The present NMR analyses have enabled us to propose the following ET mechanism from Cyt c to CcO. Structural changes in the N-terminal helices of Cyt c, stimulating dissociation of oxidized Cyt c from the complex as well as the constraints on Lys13 induced by binding of CcO to oxidized Cyt c, and suppressing reverse electron transfer, are expected to facilitate an “electron gating mechanism” for ET from Cyt c to CcO (or facilitating unidirectional ET). On the other hand, both the strong interaction of the C-terminal region of Cyt c with CcO and the size of the interaction area as estimated by the present NMR analyses are roughly independent of the oxidation state of Cyt c. These findings suggest that the overall affinity of oxidized Cyt c for CcO is lower than but fairly close to that of reduced Cyt c. Thus, oxidized Cyt c complexed with CcO appropriately suppresses binding of reduced Cyt c to slow down (or control) the rate of ET to CcO. The overall affinity difference is expected to be a critical characteristic which enables electron donation to CcO to be effectively coupled to energy transduction mediated by CcO.
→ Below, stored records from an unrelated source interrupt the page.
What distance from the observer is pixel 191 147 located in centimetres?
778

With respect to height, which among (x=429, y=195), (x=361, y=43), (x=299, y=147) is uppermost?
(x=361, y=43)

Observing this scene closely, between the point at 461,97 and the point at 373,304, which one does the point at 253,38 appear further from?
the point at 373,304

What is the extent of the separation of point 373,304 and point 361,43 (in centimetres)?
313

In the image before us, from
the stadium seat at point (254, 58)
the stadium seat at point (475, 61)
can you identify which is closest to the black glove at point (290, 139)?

In summary, we have detected specific line broadening and chemical shift changes in the NMR signals of mammalian Cyt c associated with the formation of the ET complex with bovine CcO. Based on these chemical shift perturbations, we have nonempirically determined the interaction site for CcO on the Cyt c protein surface, and found that the interaction site consists of charged and hydrophobic amino acid residues. The hydrophobic interactions mediated by the hydrophobic heme periphery and adjacent hydrophobic amino acid residues are the dominant interactions that position the two redox centers in close proximity, while charged residues in the interaction site refine the orientation of Cyt c with respect to CcO. Furthermore, the redox-dependent changes in the Cyt c/CcO interactions shown in the present NMR analyses indicate that the ET reaction between Cyt c and CcO is gated by regulation of the affinity of Cyt c for CcO.

Materials and Methods

Construction of the Human Cyt c Expression System and Protein Preparation.
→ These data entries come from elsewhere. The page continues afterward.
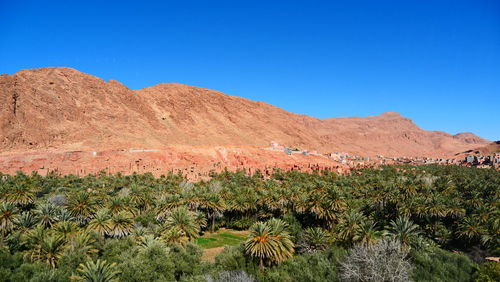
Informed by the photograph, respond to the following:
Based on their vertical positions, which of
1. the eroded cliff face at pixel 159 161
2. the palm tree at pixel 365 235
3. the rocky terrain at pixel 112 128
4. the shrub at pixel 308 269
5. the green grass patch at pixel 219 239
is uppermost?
the rocky terrain at pixel 112 128

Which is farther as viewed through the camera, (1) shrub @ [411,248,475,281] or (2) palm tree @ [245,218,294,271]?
(2) palm tree @ [245,218,294,271]

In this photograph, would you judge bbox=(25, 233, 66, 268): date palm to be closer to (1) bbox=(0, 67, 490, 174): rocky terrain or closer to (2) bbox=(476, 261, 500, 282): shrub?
(2) bbox=(476, 261, 500, 282): shrub

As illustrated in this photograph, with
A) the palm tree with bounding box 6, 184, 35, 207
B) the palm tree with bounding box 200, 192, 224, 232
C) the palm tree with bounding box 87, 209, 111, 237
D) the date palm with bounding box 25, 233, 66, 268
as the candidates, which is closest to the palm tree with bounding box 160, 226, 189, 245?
the palm tree with bounding box 87, 209, 111, 237

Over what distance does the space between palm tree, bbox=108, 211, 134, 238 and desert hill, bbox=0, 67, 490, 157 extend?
226ft

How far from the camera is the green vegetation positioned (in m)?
19.3

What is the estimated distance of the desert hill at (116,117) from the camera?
91.6m

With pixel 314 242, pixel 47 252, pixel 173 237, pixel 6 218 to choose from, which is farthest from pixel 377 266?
pixel 6 218

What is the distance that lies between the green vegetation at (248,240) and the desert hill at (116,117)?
62021 millimetres

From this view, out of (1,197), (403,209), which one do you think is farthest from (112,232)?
(403,209)

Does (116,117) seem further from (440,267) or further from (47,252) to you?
(440,267)

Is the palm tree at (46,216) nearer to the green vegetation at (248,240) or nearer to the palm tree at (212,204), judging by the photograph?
the green vegetation at (248,240)

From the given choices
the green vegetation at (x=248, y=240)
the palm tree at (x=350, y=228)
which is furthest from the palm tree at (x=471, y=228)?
the palm tree at (x=350, y=228)

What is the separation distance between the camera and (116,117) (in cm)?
11325

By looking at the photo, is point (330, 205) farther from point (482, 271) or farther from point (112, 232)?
point (112, 232)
A gene encoding human Cyt c was synthesized using a modified recursive PCR strategy. Both genes of human Cyt c and yeast Cyt c heme lyase, which form the thioether bonds necessary for the maturation of Cyt c in the host cell (32), were cloned into the pET-21 (+) vector using SacI and HindIII restriction sites. The protein expression and purification were performed according to previously published procedures (32). Purified protein with an R-value (= A₄₀₉/A₂₈₀) over 4.5 was collected to dissolve into 50 mM sodium phosphate buffer at pH 7.0 by centrifugal ultrafiltration.
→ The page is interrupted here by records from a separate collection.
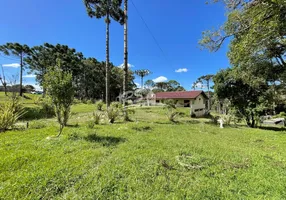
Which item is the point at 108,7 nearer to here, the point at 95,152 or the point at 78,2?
the point at 78,2

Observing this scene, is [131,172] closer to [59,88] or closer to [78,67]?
[59,88]

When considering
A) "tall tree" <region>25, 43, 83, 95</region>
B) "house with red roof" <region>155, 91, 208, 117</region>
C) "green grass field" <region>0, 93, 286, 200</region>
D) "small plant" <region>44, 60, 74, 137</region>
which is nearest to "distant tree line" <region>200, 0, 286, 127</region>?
"green grass field" <region>0, 93, 286, 200</region>

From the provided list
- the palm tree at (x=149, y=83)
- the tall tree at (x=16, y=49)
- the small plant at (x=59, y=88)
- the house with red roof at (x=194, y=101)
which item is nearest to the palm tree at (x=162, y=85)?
the palm tree at (x=149, y=83)

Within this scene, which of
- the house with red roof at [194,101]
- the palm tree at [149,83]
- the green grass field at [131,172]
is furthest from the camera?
the palm tree at [149,83]

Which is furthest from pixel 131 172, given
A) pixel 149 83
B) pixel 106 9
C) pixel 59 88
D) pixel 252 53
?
pixel 149 83

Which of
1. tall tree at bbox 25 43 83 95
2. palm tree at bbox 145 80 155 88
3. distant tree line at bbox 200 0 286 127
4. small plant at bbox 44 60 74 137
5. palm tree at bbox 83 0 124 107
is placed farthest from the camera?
palm tree at bbox 145 80 155 88

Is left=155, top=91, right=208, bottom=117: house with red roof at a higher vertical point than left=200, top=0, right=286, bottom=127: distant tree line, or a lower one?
lower

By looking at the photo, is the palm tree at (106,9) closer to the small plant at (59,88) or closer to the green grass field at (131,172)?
the small plant at (59,88)

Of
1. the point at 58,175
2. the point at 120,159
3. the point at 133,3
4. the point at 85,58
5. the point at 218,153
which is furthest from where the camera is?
the point at 85,58

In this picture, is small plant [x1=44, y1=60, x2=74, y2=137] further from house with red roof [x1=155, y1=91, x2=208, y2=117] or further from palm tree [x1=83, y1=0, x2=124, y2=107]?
house with red roof [x1=155, y1=91, x2=208, y2=117]

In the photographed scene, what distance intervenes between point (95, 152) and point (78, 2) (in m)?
14.8

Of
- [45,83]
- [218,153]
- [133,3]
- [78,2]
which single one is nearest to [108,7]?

CcO was purified from bovine heart as described previously (22) and dissolved into 50 mM sodium phosphate buffer at pH 7.4 containing 0.2% n-decyl-β-D-maltoside (DM) (15). After freezing CcO in liquid nitrogen, CcO was stored at -80 °C until use.

NMR Experiments.

NMR samples for the backbone assignments contained 8 mM Cyt c in 50 mM sodium phosphate buffer at pH 5.8 (16). The reduced form of Cyt c was obtained by anaerobically adding the sodium dithionite solution to the oxidized Cyt c solution. All NMR experiments were performed at 298 K on a Bruker DRX600 spectrometer equipped with a cryoprobe (32). All spectra were processed by NMR pipe (34) and the NMR data were analyzed with SPARKY (Goddard TD and Kneller DG, SPARKY 3, University of California, San Francisco http://www.cgl.ucsf.edu/home/sparky/).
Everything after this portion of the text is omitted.